Los científicos de Napoleón, Giovanni Belzoni y muchos otros, habían estudiado las inscripciones de la piedra de Rosetta sin éxito alguno. Los antiguos egipcios y sus faraones eran anónimos, personas sin historia. ¿Quiénes eran los reyes retratados en las inscripciones de los templos? ¿Quiénes eran los dioses y diosas que recibían las ofrendas? ¿Quiénes eran esas importantes personas enterradas en las tumbas opulentamente decoradas cerca de las pirámides de Guiza? Belzoni y sus contemporáneos trabajaron en medio de una bruma arqueológica.

Al principio, los expertos pensaron equivocadamente que los jeroglíficos eran símbolos pictóricos. Pero en la última década del siglo XVIII, un estudioso danés llamado Jørgen Zoëga desarrolló la teoría de que la escritura no representaba objetos, sino sonidos, y que era una manera de convertir el discurso humano en escritura, un alfabeto fonético. El descubrimiento de la piedra de Rosetta en 1799, con sus dos textos jeroglíficos, fue un gran avance. Uno de los textos estaba en un sistema de escritura formal que nadie podía descifrar; pero el otro era un alfabeto simplificado, usado por la gente común. Esta era claramente una versión alfabética de los jeroglíficos, y ahora se sabe que los escribas la usaban mucho.

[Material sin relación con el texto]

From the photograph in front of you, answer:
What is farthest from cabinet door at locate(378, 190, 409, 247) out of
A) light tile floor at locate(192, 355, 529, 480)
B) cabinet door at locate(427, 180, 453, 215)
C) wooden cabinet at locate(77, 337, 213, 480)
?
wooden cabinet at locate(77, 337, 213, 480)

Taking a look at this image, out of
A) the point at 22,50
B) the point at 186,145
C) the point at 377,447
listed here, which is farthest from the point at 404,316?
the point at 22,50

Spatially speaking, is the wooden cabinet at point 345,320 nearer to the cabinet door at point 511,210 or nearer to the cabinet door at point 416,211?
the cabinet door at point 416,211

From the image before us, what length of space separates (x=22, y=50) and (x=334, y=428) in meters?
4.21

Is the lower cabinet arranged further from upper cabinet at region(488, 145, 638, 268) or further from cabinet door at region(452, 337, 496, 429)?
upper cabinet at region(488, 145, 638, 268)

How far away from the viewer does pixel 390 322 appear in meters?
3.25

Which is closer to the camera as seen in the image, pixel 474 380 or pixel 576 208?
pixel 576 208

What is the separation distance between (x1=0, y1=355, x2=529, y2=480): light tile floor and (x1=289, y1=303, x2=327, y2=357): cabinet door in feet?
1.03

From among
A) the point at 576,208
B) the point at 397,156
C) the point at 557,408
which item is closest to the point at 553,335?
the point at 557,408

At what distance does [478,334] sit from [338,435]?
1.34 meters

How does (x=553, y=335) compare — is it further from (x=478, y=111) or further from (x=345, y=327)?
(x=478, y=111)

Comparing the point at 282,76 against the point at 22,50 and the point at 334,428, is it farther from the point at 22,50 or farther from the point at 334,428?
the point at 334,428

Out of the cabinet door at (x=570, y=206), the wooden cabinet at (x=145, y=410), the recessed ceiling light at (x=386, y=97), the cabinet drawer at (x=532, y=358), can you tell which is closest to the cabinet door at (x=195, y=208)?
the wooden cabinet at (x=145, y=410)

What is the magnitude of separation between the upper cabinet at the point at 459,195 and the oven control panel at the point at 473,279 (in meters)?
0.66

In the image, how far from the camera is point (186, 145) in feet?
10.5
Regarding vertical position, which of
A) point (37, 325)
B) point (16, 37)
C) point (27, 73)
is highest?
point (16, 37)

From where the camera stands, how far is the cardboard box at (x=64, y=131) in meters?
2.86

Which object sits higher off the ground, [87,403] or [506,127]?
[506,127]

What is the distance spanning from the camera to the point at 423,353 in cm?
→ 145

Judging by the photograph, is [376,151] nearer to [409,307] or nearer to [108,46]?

La piedra de Rosetta fue el primer paso. El segundo fue el trabajo de Thomas Young, un doctor inglés experto en lenguas y matemáticas. Su conocimiento de la Antigua Grecia le permitió leer una de las inscripciones, lo que hizo posible que identificara el nombre del faraón Ptolomeo V en un cartucho de seis jeroglíficos (un grupo de jeroglíficos en un óvalo que representa el nombre de un monarca) en las inscripciones de la Rosetta. Después, comparó los jeroglíficos con las letras del nombre griego del faraón; desafortunadamente, Young llegó a la conclusión de que la mayoría de los jeroglíficos no eran fonéticos y sus esfuerzos por leerlos fallaron después de todo.

El gran rival de Young era Jean-François Champollion (1790-1832), un genio lingüístico con una personalidad muy explosiva. Champollion era hijo de un librero empobrecido y no pudo recibir una educación formal hasta los ocho años; sin embargo, pronto demostró un talento extraordinario para el dibujo y las lenguas. A los diecisiete años ya dominaba el árabe, el hebreo, el sánscrito, así como el inglés, el alemán y el italiano. El joven Champollion estaba obsesionado con los jeroglíficos. Aprendió copto porque creía que la lengua del Egipto cristiano tal vez habría conservado algunos elementos del egipcio antiguo.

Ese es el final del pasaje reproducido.